Changed in cloud-init (Ubuntu):
status: Confirmed → Fix Released
Revision history for this message
Matt Bearup (mbearup) wrote :

Thanks for the quick response, in my testing I've been unable to repro the issue. Will this be backported to Xenial? Users will continue to hit this issue until the fix is backported.

Thanks again

Revision history for this message
Matt Bearup (mbearup) wrote :

Users continue to hit this issue every day in Xenial, I don't see how they'll be mitigated without backporting the fix. Can we get an ETA for backporting to Xenial?

Thanks again,

Scott Moser (smoser) on 2016-11-07
Changed in cloud-init (Ubuntu Xenial):
status: New → Confirmed
Changed in cloud-init (Ubuntu Yakkety):
status: New → Confirmed
Changed in cloud-init (Ubuntu Xenial):
importance: Undecided → Medium
Changed in cloud-init (Ubuntu Yakkety):
importance: Undecided → Medium
Scott Moser (smoser) on 2016-11-07
description: updated
Revision history for this message
Steve Langasek (vorlon) wrote : Please test proposed package

Hello Matt, or anyone else affected,

Accepted cloud-init into xenial-proposed. The package will build now and be available at https://launchpad.net/ubuntu/+source/cloud-init/0.7.8-47-gb6561a1-0ubuntu1~16.04.1 in a few hours, and then in the -proposed repository.

Please help us by testing this new package. See https://wiki.ubuntu.com/Testing/EnableProposed for documentation on how to enable and use -proposed.Your feedback will aid us getting this update out to other Ubuntu users.

If this package fixes the bug for you, please add a comment to this bug, mentioning the version of the package you tested, and change the tag from verification-needed to verification-done. If it does not fix the bug for you, please add a comment stating that, and change the tag to verification-failed. In either case, details of your testing will help us make a better decision.

Further information regarding the verification process can be found at https://wiki.ubuntu.com/QATeam/PerformingSRUVerification . Thank you in advance!
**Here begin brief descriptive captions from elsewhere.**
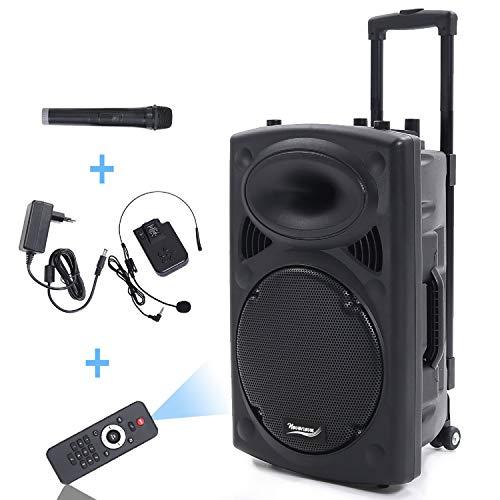 Port12VHF 700W Altoparlante Amplificato Portatile 12'/30cm Impianto Audio Cassa Attiva con 2 Microfoni,Telecomando,Batteria Integrata,Supporto per lettore BT/MP3/USB/SD/AUX/FM/Guitar Inputs.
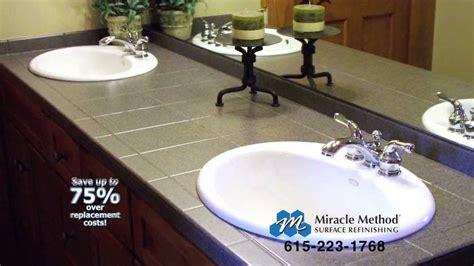 nashville bathtub refinishing countertop refinishing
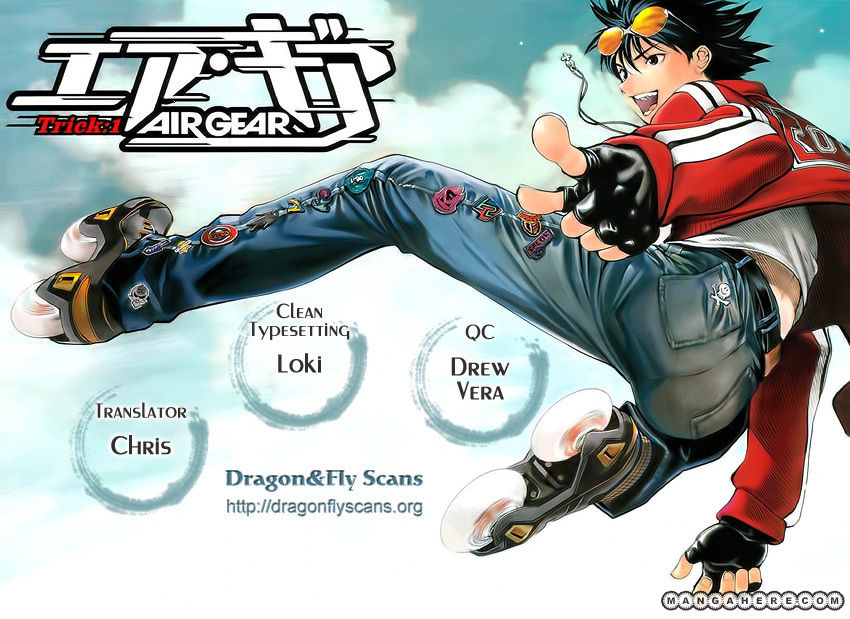 Air Gear 345 Page 1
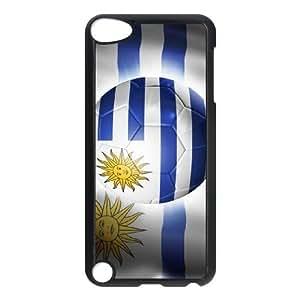 Lycase(TM) Football Soccer Flag Custom Durable Hard Back Plastic Case, DIY Football Soccer Flag Ipod Touch 5 Case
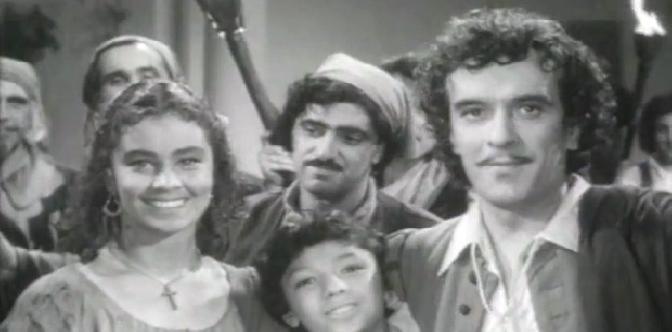 Дон Сезар де Базан смотреть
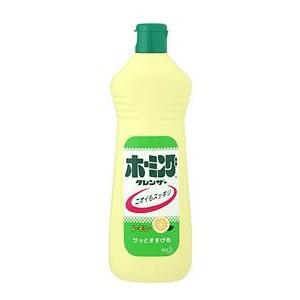 花王 ホーミングクレンザー レモンの香り (400g) ★内容量:400g ★特長:ニオイもスッキリ...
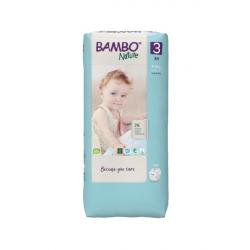 Bambo pelene nature Eco-Friendly 3 a52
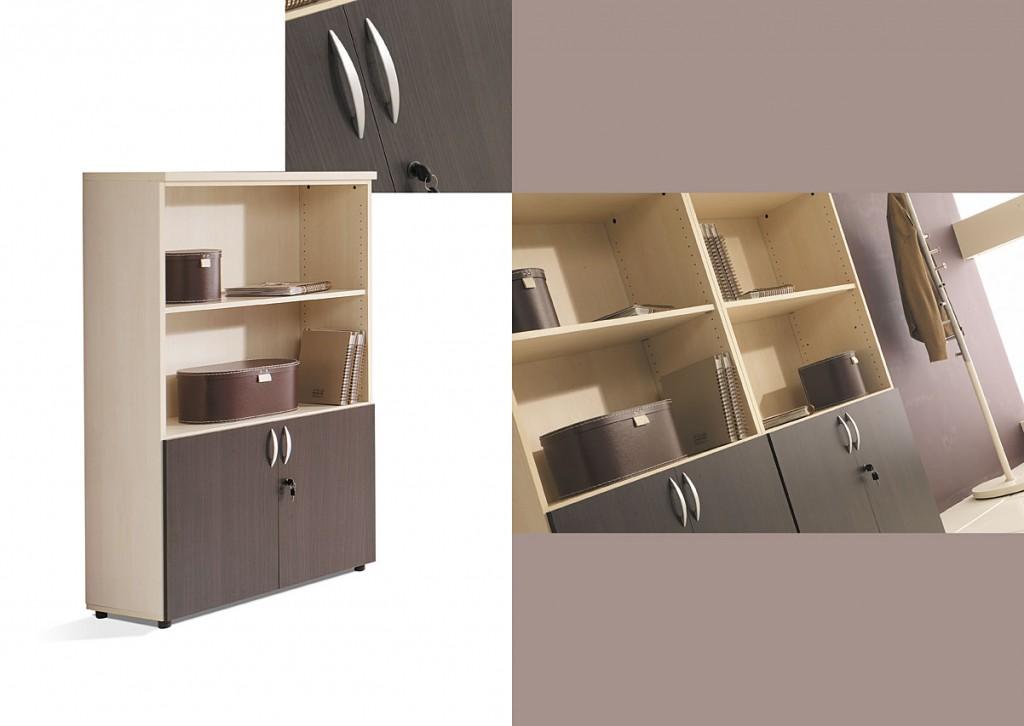 Armarios de oficina solytec mobiliario para la oficina for Muebles de oficina castilla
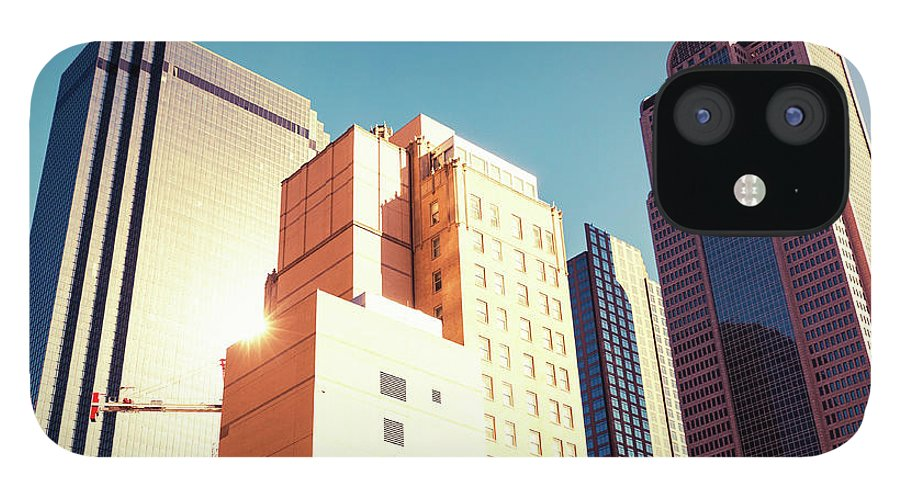 Financial Building iPhone 12 Case featuring the photograph Architecture, Dallas Financial District by Moreiso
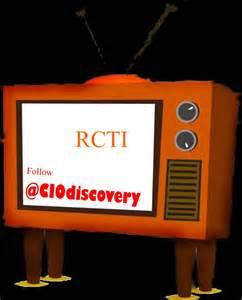 RCTI Online TV Streaming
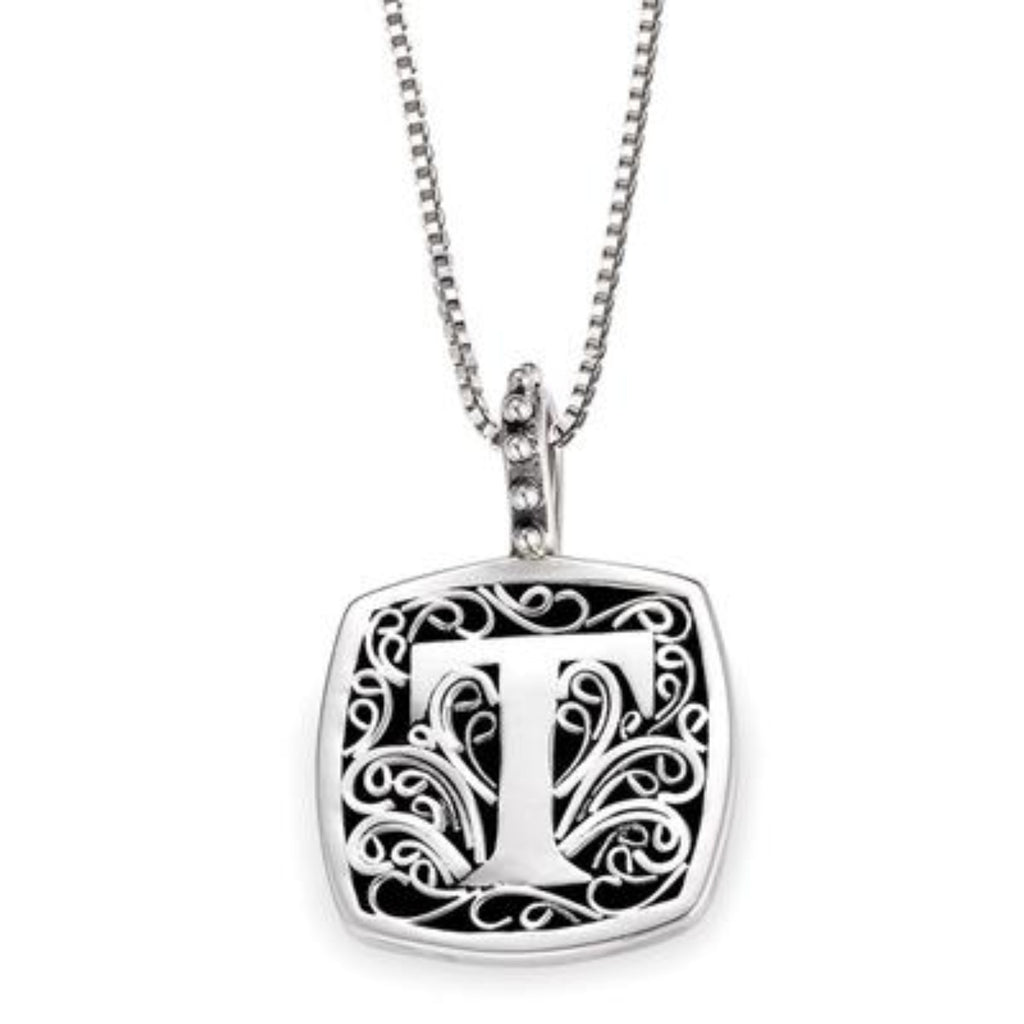 LB 59900XT T INITIAL NECKLACE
Changed in cloud-init (Ubuntu Xenial):
status: Confirmed → Fix Committed
tags: added: verification-needed
Scott Moser (smoser) on 2016-11-16
description: updated
Revision history for this message
Matt Bearup (mbearup) wrote :

Thanks for your help Steve and Scott. I ran a test with 100 VM's (custom image with this version of cloud-init included) and all 100 successfully came up with /mnt formatted as ext4. So I think this bug is sorted out.
However, I'm still able to repro bug 1611074 when I resize a VM with this version of cloud-init installed. The changelog indicates that the bugfix was backported, so it's a bit surprising.

Revision history for this message
Matt Bearup (mbearup) wrote :

Correction, if I follow the workflow (upgrade cloud-init -> reboot -> resize) then the ephemeral drive is formatted properly. If this ins intended functionality (reboot is required before resize) then we can consider bug 1611074 resolved as well.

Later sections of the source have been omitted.